3. Jumlah somit dapat digunakan dalam penentuan umur embrio : Somit disebut juga mesoderm dorsal atau epimer. Mula-mula ditemukan jaringan mesoderm yang terletak di sepanjang tubuh dan dekat sumbu badan. Pada ayam dan beberapa vertebrata lain embrio dalam stadium plat neuralis, jaringan somitnya berada di bawah plat neuralis. Somit dengan notochord disebut mesoderm notochord. Somit terbentuk pertama pada usia 19 jam eram dan selanjutnya tiap jam akan tumbuh satu somit, sehingga dapat ditentukan usia embrio. Segmentasi somit semakin banyak sesuai dengan umur embrio.

4. - Gerak torsi : gerakan otot yang membuat anggota badan menjadi lurus. - Gerak fleksi : gerakan otot yang menyebabkan pembengkokan badan.

5. Proses pembentukan jantung Perkembangan jantung diawalideangan penebalan splanchnic mesoderm di daerah anterior intestinal portal, yaitu daerah yang membuka ke arah usus tengah dari usus depan.

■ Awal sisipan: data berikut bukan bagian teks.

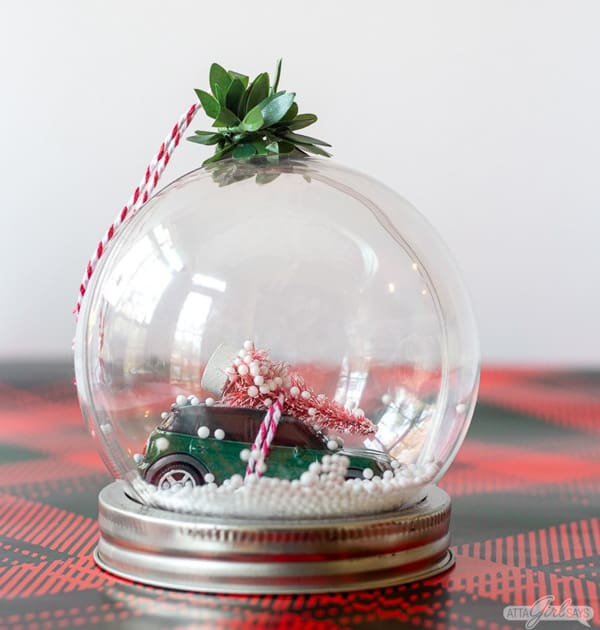 homemade snow globe ornament with tiny tree and mini cooper carrying it inside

Dari penebalan tersebut akan terbentuk epimorkadium dan endokardium yang nantinya merupakan dinding dari tabung jantung. Selanjutnya terbentuk dua buluh jantung yang akhirnya bersatu tepat di sebelah yolk stalk. Sinus venusus dan atrium akan dibentuk pada daerah dimana kedua vena omfalomesenterika bersatu. Fleksura jantung yang menonjol ke kanan akan menjadi ventrikel. Dibentuk bulbus arteiosus di belakang trunkus arteiosus. Pada akhir minggu pertama telah terjadi pembagian ventrikel kanan kiri. Bulbus terbagi atas dua pembuluh, yang satu keluar dari ventrikel kiri dan yang lainnya akan keluar dari ventrikel kanan. Pada waktu embrio arteri pulmonalis masih dihubungkan dengan otot oleh duktus bothali.